### Aim
Please restate the following records word for word.

(Records contained in a dataset)
>> start

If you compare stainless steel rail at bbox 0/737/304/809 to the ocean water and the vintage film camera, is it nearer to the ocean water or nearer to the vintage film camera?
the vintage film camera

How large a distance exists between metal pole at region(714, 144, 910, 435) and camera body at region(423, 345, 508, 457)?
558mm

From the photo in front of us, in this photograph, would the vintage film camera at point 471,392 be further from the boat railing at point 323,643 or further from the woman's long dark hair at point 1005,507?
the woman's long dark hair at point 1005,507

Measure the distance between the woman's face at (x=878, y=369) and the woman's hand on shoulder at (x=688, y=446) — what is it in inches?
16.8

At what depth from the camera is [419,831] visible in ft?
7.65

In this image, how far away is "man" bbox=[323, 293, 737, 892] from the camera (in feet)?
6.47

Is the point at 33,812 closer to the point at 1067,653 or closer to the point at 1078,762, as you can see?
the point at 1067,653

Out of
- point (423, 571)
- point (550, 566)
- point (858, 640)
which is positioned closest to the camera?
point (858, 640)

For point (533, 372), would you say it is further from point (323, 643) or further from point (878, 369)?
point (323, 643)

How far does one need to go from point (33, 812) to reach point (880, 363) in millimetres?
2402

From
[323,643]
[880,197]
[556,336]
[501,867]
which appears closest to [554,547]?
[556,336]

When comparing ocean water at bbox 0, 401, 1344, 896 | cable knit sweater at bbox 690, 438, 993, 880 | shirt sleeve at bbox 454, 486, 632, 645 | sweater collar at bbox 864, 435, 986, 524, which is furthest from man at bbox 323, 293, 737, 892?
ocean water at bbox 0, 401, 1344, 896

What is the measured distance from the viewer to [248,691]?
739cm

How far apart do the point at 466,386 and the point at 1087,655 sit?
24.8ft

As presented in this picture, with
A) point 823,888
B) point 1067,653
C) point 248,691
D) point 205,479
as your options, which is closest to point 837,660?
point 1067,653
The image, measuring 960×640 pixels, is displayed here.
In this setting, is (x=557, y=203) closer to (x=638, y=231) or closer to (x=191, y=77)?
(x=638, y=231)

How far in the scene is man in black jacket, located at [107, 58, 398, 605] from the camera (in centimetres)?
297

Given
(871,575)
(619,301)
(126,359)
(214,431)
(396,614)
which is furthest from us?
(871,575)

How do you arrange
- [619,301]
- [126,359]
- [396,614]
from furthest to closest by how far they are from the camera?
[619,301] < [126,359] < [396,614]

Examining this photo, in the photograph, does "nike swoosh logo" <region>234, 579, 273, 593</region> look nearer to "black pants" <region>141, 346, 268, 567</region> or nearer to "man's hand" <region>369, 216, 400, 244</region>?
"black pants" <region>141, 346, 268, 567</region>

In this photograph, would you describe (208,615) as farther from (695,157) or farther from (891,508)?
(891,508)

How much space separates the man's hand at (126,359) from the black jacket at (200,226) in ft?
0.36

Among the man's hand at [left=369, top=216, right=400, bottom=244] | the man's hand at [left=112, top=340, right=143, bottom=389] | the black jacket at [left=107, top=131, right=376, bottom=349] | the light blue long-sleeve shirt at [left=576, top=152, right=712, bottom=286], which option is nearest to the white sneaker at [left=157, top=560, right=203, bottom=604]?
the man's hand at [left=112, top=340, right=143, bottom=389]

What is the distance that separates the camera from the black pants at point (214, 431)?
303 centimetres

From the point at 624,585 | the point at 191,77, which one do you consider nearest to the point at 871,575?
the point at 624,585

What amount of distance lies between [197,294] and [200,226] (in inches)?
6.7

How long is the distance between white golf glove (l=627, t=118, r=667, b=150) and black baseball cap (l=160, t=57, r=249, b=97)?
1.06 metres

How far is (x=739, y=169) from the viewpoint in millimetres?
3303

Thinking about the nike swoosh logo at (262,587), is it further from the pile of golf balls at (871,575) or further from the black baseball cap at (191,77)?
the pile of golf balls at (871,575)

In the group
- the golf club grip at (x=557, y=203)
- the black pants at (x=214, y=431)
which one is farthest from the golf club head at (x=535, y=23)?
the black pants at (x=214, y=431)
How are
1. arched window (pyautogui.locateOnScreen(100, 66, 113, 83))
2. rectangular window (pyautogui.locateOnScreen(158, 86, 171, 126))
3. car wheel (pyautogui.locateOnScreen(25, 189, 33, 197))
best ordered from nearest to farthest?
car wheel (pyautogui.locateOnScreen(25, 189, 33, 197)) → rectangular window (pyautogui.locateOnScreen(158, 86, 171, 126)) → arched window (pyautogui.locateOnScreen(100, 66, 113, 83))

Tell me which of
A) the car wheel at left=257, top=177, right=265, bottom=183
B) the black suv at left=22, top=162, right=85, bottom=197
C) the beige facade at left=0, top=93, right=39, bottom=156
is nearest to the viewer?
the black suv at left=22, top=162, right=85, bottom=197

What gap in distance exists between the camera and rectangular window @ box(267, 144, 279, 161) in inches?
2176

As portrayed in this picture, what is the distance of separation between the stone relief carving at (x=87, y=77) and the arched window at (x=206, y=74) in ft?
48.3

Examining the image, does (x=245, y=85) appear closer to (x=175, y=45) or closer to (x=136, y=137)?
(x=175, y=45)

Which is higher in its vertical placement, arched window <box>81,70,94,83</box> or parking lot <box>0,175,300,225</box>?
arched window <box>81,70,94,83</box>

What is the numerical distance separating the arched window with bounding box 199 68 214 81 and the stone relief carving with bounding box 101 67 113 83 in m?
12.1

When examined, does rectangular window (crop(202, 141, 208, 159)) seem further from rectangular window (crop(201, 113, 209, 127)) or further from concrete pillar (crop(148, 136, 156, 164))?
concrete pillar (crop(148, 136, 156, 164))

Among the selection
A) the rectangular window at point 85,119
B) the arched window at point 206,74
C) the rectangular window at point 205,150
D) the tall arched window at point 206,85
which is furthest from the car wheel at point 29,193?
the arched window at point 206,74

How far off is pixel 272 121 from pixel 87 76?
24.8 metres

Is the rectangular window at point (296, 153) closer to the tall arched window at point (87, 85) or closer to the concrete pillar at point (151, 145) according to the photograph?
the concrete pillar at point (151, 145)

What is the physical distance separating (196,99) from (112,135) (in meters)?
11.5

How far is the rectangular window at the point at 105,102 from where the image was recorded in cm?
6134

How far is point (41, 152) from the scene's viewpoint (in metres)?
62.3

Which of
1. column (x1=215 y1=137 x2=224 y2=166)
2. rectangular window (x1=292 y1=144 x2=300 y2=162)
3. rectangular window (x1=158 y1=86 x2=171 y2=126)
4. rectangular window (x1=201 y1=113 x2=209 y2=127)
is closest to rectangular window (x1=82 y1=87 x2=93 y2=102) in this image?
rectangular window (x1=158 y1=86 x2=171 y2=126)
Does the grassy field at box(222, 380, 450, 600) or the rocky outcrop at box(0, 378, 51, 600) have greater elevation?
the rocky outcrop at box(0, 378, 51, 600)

>> end

### The response
If you compare stainless steel rail at bbox 0/737/304/809 to the ocean water and the vintage film camera, is it nearer to the ocean water or nearer to the vintage film camera?
the vintage film camera

How large a distance exists between metal pole at region(714, 144, 910, 435) and camera body at region(423, 345, 508, 457)?
558mm

From the photo in front of us, in this photograph, would the vintage film camera at point 471,392 be further from the boat railing at point 323,643 or further from the woman's long dark hair at point 1005,507?
the woman's long dark hair at point 1005,507

Measure the distance between the woman's face at (x=878, y=369) and the woman's hand on shoulder at (x=688, y=446) — what is it in inches?
16.8

At what depth from the camera is [419,831] visible in ft?
7.65

In this image, how far away is "man" bbox=[323, 293, 737, 892] from the camera (in feet)?
6.47

Is the point at 33,812 closer to the point at 1067,653 or closer to the point at 1078,762, as you can see?
the point at 1067,653

Out of
- point (423, 571)
- point (550, 566)
- point (858, 640)
which is positioned closest to the camera?
point (858, 640)

For point (533, 372), would you say it is further from point (323, 643) or further from point (878, 369)?
point (323, 643)

How far does one need to go from point (33, 812) to reach point (880, 363) in millimetres?
2402

From
[323,643]
[880,197]
[556,336]
[501,867]
which appears closest to [554,547]?
[556,336]

When comparing ocean water at bbox 0, 401, 1344, 896 | cable knit sweater at bbox 690, 438, 993, 880 | shirt sleeve at bbox 454, 486, 632, 645 | sweater collar at bbox 864, 435, 986, 524, which is furthest from man at bbox 323, 293, 737, 892?
ocean water at bbox 0, 401, 1344, 896

What is the measured distance from the viewer to [248,691]?
739cm

How far apart do the point at 466,386 and the point at 1087,655 sit?
24.8ft

As presented in this picture, with
A) point 823,888
B) point 1067,653
C) point 248,691
D) point 205,479
as your options, which is closest to point 837,660?
point 1067,653
The image, measuring 960×640 pixels, is displayed here.
In this setting, is (x=557, y=203) closer to (x=638, y=231) or closer to (x=191, y=77)?
(x=638, y=231)

How far in the scene is man in black jacket, located at [107, 58, 398, 605] from the camera (in centimetres)?
297

Given
(871,575)
(619,301)
(126,359)
(214,431)
(396,614)
which is furthest from us?
(871,575)

How do you arrange
- [619,301]
- [126,359]
- [396,614]
from furthest to closest by how far they are from the camera?
[619,301] < [126,359] < [396,614]

Examining this photo, in the photograph, does "nike swoosh logo" <region>234, 579, 273, 593</region> look nearer to "black pants" <region>141, 346, 268, 567</region> or nearer to "man's hand" <region>369, 216, 400, 244</region>?
"black pants" <region>141, 346, 268, 567</region>

In this photograph, would you describe (208,615) as farther from (695,157) or farther from (891,508)?
(891,508)

How much space separates the man's hand at (126,359) from the black jacket at (200,226) in ft?
0.36

Among the man's hand at [left=369, top=216, right=400, bottom=244] | the man's hand at [left=112, top=340, right=143, bottom=389] | the black jacket at [left=107, top=131, right=376, bottom=349] | the light blue long-sleeve shirt at [left=576, top=152, right=712, bottom=286], which option is nearest to the white sneaker at [left=157, top=560, right=203, bottom=604]?
the man's hand at [left=112, top=340, right=143, bottom=389]

What is the distance that separates the camera from the black pants at point (214, 431)?
303 centimetres

From the point at 624,585 | the point at 191,77, which one do you consider nearest to the point at 871,575?
the point at 624,585

What amount of distance lies between [197,294] and [200,226] (in inches)?
6.7

How long is the distance between white golf glove (l=627, t=118, r=667, b=150) and black baseball cap (l=160, t=57, r=249, b=97)?
1.06 metres

How far is (x=739, y=169) from the viewpoint in millimetres?
3303

Thinking about the nike swoosh logo at (262,587), is it further from the pile of golf balls at (871,575) or further from the black baseball cap at (191,77)?
the pile of golf balls at (871,575)

In the group
- the golf club grip at (x=557, y=203)
- the black pants at (x=214, y=431)
which one is farthest from the golf club head at (x=535, y=23)?
the black pants at (x=214, y=431)
How are
1. arched window (pyautogui.locateOnScreen(100, 66, 113, 83))
2. rectangular window (pyautogui.locateOnScreen(158, 86, 171, 126))
3. car wheel (pyautogui.locateOnScreen(25, 189, 33, 197))
best ordered from nearest to farthest?
car wheel (pyautogui.locateOnScreen(25, 189, 33, 197)) → rectangular window (pyautogui.locateOnScreen(158, 86, 171, 126)) → arched window (pyautogui.locateOnScreen(100, 66, 113, 83))

Tell me which of
A) the car wheel at left=257, top=177, right=265, bottom=183
B) the black suv at left=22, top=162, right=85, bottom=197
C) the beige facade at left=0, top=93, right=39, bottom=156
is nearest to the viewer?
the black suv at left=22, top=162, right=85, bottom=197

What gap in distance exists between the camera and rectangular window @ box(267, 144, 279, 161) in inches?
2176

As portrayed in this picture, what is the distance of separation between the stone relief carving at (x=87, y=77) and the arched window at (x=206, y=74) in ft?
48.3

Examining the image, does (x=245, y=85) appear closer to (x=175, y=45) or closer to (x=136, y=137)?
(x=175, y=45)

Which is higher in its vertical placement, arched window <box>81,70,94,83</box> or parking lot <box>0,175,300,225</box>?
arched window <box>81,70,94,83</box>

What is the numerical distance separating the arched window with bounding box 199 68 214 81 and the stone relief carving with bounding box 101 67 113 83 in m?
12.1

When examined, does rectangular window (crop(202, 141, 208, 159)) seem further from rectangular window (crop(201, 113, 209, 127)) or further from concrete pillar (crop(148, 136, 156, 164))?
concrete pillar (crop(148, 136, 156, 164))

Among the selection
A) the rectangular window at point 85,119
B) the arched window at point 206,74
C) the rectangular window at point 205,150
D) the tall arched window at point 206,85
which is furthest from the car wheel at point 29,193?
the arched window at point 206,74

How far off is pixel 272 121 from pixel 87 76?
24.8 metres

Is the rectangular window at point (296, 153) closer to the tall arched window at point (87, 85) or closer to the concrete pillar at point (151, 145) according to the photograph?
the concrete pillar at point (151, 145)

What is the physical distance separating (196,99) from (112,135) (in meters)?
11.5

How far is the rectangular window at the point at 105,102 from where the image was recorded in cm?
6134

How far is point (41, 152) from the scene's viewpoint (in metres)?
62.3

Which of
1. column (x1=215 y1=137 x2=224 y2=166)
2. rectangular window (x1=292 y1=144 x2=300 y2=162)
3. rectangular window (x1=158 y1=86 x2=171 y2=126)
4. rectangular window (x1=201 y1=113 x2=209 y2=127)
is closest to rectangular window (x1=82 y1=87 x2=93 y2=102) in this image?
rectangular window (x1=158 y1=86 x2=171 y2=126)
Does the grassy field at box(222, 380, 450, 600) or the rocky outcrop at box(0, 378, 51, 600) have greater elevation?
the rocky outcrop at box(0, 378, 51, 600)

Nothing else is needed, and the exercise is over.